Dubai: Although bank fixed deposits (FDs) are often considered the most preferred investment avenue for Non-Resident Indians (NRIs) investing back home in India, there is no denying the fact that this landscape has been changing in recent years.
A survey by India-based fintech platform SBNRI highlights that around 25 per cent NRIs worldwide prefer to invest in low-risk conventional financial assets like mutual funds (MFs) while 20 per cent of them prefer to keep their money in FDs.
In the UAE, 24 per cent NRIs prefer to place a safe bet by investing in MFs as opposed to investing in FDs, while about 27 per cent NRIs in nations like Australia, China, Qatar, Malaysia, Germany, New Zealand and Kuwait also prefer investing in MFs.
"Traditionally, investing in mutual funds was difficult due to the heavy paperwork involved. Many countries also made these investments subject to their terms and conditions. However, the emergence of fintech has transformed the market landscape, taking the process online," wrote analysts at SBNRI.
Traditionally, investing in mutual funds was difficult due to the heavy paperwork involved
Diversifying investments is key, even for NRIs
The golden rule of wealth creation and investments is to have a diversified portfolio of investments with the ability and flexibility to rein-in risks, which involves being proactive with your financial investments and taking steps in line with your long term investment goals.
“A significant overexposure to one asset class has the potential to erode wealth much faster compared to having a well-diversified portfolio. A typical example of this is bank fixed deposits,” explained Jose Paul, an India-based banker, who manages different types of NRI investments from across the world.
“In recent years, FDs have given very low returns as compared to their counterpart investments and their returns when adjusted for inflation have in fact been negative. Diversification is therefore the name of the game if you were looking for reasons as to why you should invest in India.”
So what asset classes are good for investments in 2023? The stock market returns in India were abysmal last year, delivering an average returns in the range of 4-5 per cent across asset classes (bonds, equities, real estate). However, the lingering doubt that comes to an investor is — will this trend continue?
2023, a year of positive investment returns for NRIs?

**DATA:**
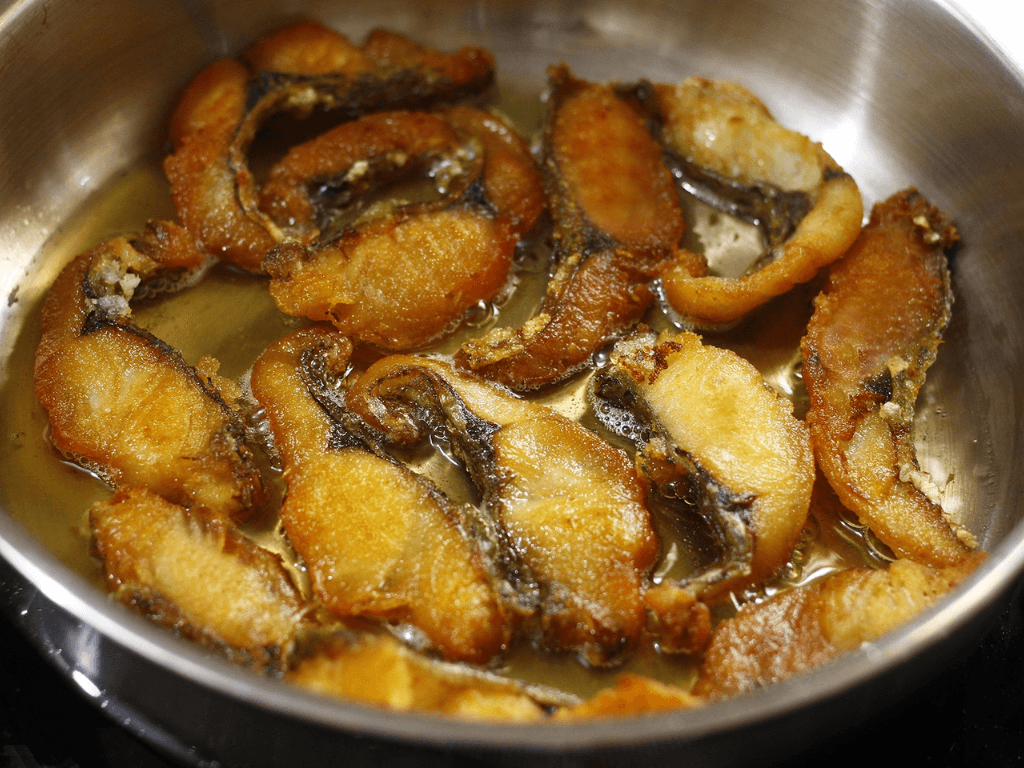 so-che-chien-ca-gion-ngoai-ngot-thit-trong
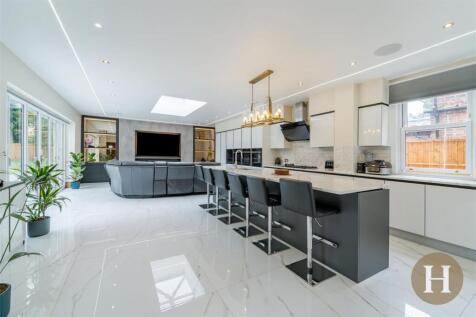 Hadleigh Estate Agents-15.jpg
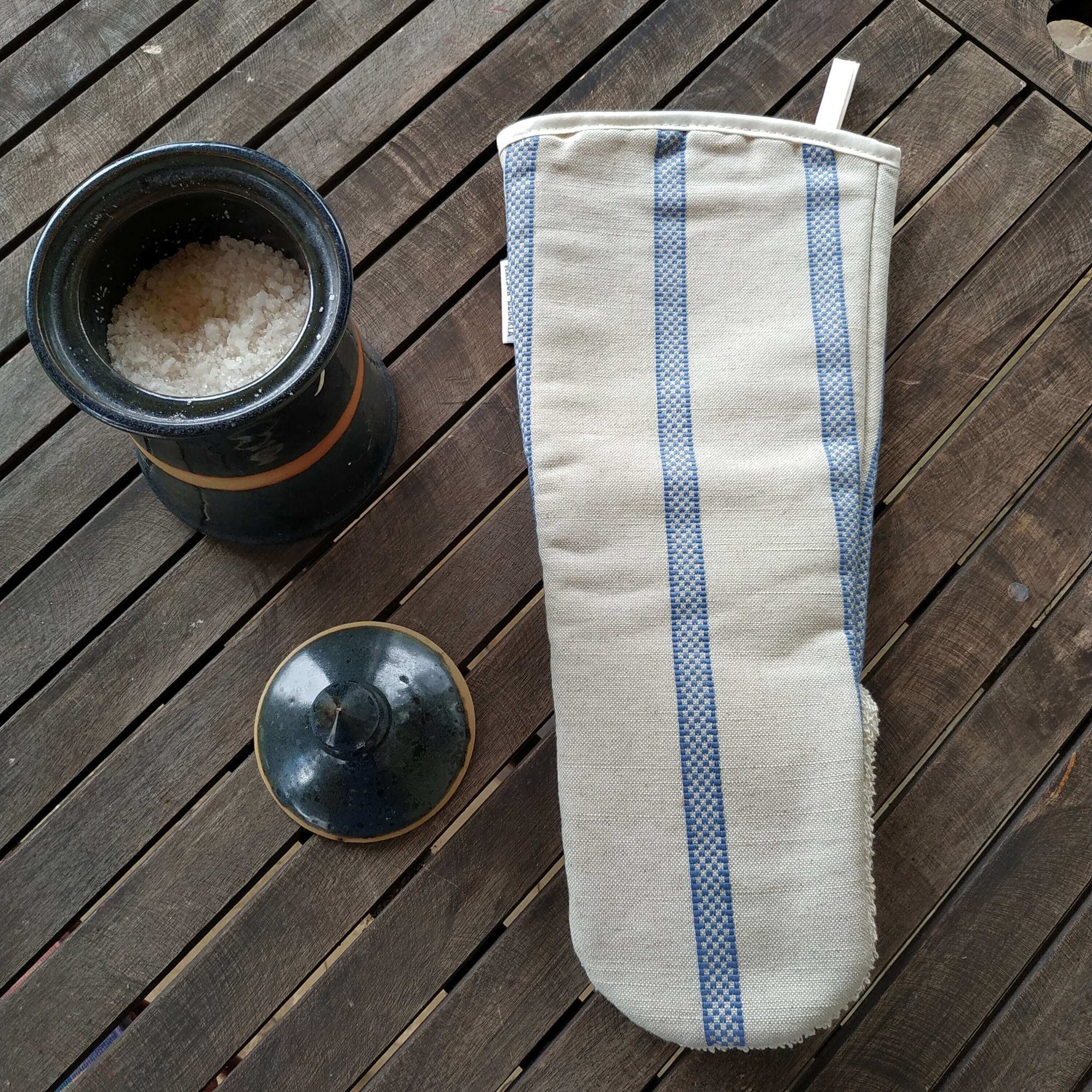 Long oven glove linen blue stripes gauntlet style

**EXERCISE TASKS:**
1. In the article on NRI investments, reproduce word for word everything from "A survey by" down to "analysts at SBNRI.".
2. According to the article on NRI investments, what share of NRIs in the UAE prefer investing in mutual funds over fixed deposits?

**ANSWERS TO THE EXERCISES:**
1.
A survey by India-based fintech platform SBNRI highlights that around 25 per cent NRIs worldwide prefer to invest in low-risk conventional financial assets like mutual funds (MFs) while 20 per cent of them prefer to keep their money in FDs.
In the UAE, 24 per cent NRIs prefer to place a safe bet by investing in MFs as opposed to investing in FDs, while about 27 per cent NRIs in nations like Australia, China, Qatar, Malaysia, Germany, New Zealand and Kuwait also prefer investing in MFs.
"Traditionally, investing in mutual funds was difficult due to the heavy paperwork involved. Many countries also made these investments subject to their terms and conditions. However, the emergence of fintech has transformed the market landscape, taking the process online," wrote analysts at SBNRI.

2. 24 percent